#### [Task objective]
Without omitting anything, retype the data that follows.
** Begin **
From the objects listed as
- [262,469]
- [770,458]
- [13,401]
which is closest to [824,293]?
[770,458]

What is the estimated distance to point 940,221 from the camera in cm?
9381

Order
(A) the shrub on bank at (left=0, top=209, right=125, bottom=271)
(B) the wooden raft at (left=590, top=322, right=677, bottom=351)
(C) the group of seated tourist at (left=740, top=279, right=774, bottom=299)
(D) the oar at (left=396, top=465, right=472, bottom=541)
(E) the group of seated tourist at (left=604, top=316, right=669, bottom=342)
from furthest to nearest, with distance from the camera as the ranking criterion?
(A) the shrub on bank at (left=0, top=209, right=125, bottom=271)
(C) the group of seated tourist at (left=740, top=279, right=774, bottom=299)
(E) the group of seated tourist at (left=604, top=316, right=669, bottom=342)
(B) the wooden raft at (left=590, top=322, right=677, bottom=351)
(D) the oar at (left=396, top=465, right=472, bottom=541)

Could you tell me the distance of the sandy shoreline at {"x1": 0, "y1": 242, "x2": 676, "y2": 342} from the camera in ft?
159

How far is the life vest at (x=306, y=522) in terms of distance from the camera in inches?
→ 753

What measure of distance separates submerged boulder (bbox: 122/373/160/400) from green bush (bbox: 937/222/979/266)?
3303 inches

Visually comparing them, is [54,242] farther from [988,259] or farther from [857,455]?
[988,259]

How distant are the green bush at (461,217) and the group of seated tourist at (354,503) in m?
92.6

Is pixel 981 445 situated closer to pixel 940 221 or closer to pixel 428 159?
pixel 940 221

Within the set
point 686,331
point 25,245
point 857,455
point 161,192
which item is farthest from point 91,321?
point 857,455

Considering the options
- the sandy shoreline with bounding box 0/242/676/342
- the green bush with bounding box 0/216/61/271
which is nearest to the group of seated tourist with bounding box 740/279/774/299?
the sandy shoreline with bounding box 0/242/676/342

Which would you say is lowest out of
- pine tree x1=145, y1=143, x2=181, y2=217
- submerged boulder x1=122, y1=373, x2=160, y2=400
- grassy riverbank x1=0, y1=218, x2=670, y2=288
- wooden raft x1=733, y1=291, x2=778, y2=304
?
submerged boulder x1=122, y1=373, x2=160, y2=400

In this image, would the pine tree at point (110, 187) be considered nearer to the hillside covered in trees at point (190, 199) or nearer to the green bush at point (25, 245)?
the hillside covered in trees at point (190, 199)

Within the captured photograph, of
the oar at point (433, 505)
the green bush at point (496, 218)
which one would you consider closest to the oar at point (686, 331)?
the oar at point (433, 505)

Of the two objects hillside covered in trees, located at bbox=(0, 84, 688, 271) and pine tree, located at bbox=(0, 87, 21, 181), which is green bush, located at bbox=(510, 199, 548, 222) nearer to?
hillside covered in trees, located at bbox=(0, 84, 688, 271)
** End **
#### [The reply]
From the objects listed as
- [262,469]
- [770,458]
- [13,401]
which is closest to [824,293]?
[770,458]

What is the estimated distance to point 940,221 from the camera in cm?
9381

Order
(A) the shrub on bank at (left=0, top=209, right=125, bottom=271)
(B) the wooden raft at (left=590, top=322, right=677, bottom=351)
(C) the group of seated tourist at (left=740, top=279, right=774, bottom=299)
(D) the oar at (left=396, top=465, right=472, bottom=541)
(E) the group of seated tourist at (left=604, top=316, right=669, bottom=342)
from furthest to nearest, with distance from the camera as the ranking criterion?
(A) the shrub on bank at (left=0, top=209, right=125, bottom=271)
(C) the group of seated tourist at (left=740, top=279, right=774, bottom=299)
(E) the group of seated tourist at (left=604, top=316, right=669, bottom=342)
(B) the wooden raft at (left=590, top=322, right=677, bottom=351)
(D) the oar at (left=396, top=465, right=472, bottom=541)

Could you tell me the distance of the sandy shoreline at {"x1": 0, "y1": 242, "x2": 676, "y2": 342} from the camera in ft?
159

How far is the life vest at (x=306, y=522) in terms of distance from the camera in inches?
→ 753

What measure of distance separates submerged boulder (bbox: 122/373/160/400) from green bush (bbox: 937/222/979/266)?
3303 inches

Visually comparing them, is [54,242] farther from [988,259] or farther from [857,455]?
[988,259]

How distant are the green bush at (461,217) and the group of seated tourist at (354,503) in m?
92.6

Is pixel 981 445 situated closer to pixel 940 221 or closer to pixel 428 159?
pixel 940 221

Within the set
point 686,331
point 25,245
point 857,455
point 161,192
which item is farthest from point 91,321?
point 857,455

Considering the options
- the sandy shoreline with bounding box 0/242/676/342
- the green bush with bounding box 0/216/61/271
which is nearest to the group of seated tourist with bounding box 740/279/774/299?
the sandy shoreline with bounding box 0/242/676/342

Which would you say is lowest out of
- pine tree x1=145, y1=143, x2=181, y2=217
- submerged boulder x1=122, y1=373, x2=160, y2=400
- grassy riverbank x1=0, y1=218, x2=670, y2=288
- wooden raft x1=733, y1=291, x2=778, y2=304
?
submerged boulder x1=122, y1=373, x2=160, y2=400

In this image, would the pine tree at point (110, 187) be considered nearer to the hillside covered in trees at point (190, 199) or nearer to the green bush at point (25, 245)?
the hillside covered in trees at point (190, 199)

Within the captured photograph, of
the oar at point (433, 505)
the green bush at point (496, 218)
which one would you consider closest to the oar at point (686, 331)?
the oar at point (433, 505)

Of the two objects hillside covered in trees, located at bbox=(0, 84, 688, 271) and pine tree, located at bbox=(0, 87, 21, 181), which is green bush, located at bbox=(510, 199, 548, 222) nearer to?
hillside covered in trees, located at bbox=(0, 84, 688, 271)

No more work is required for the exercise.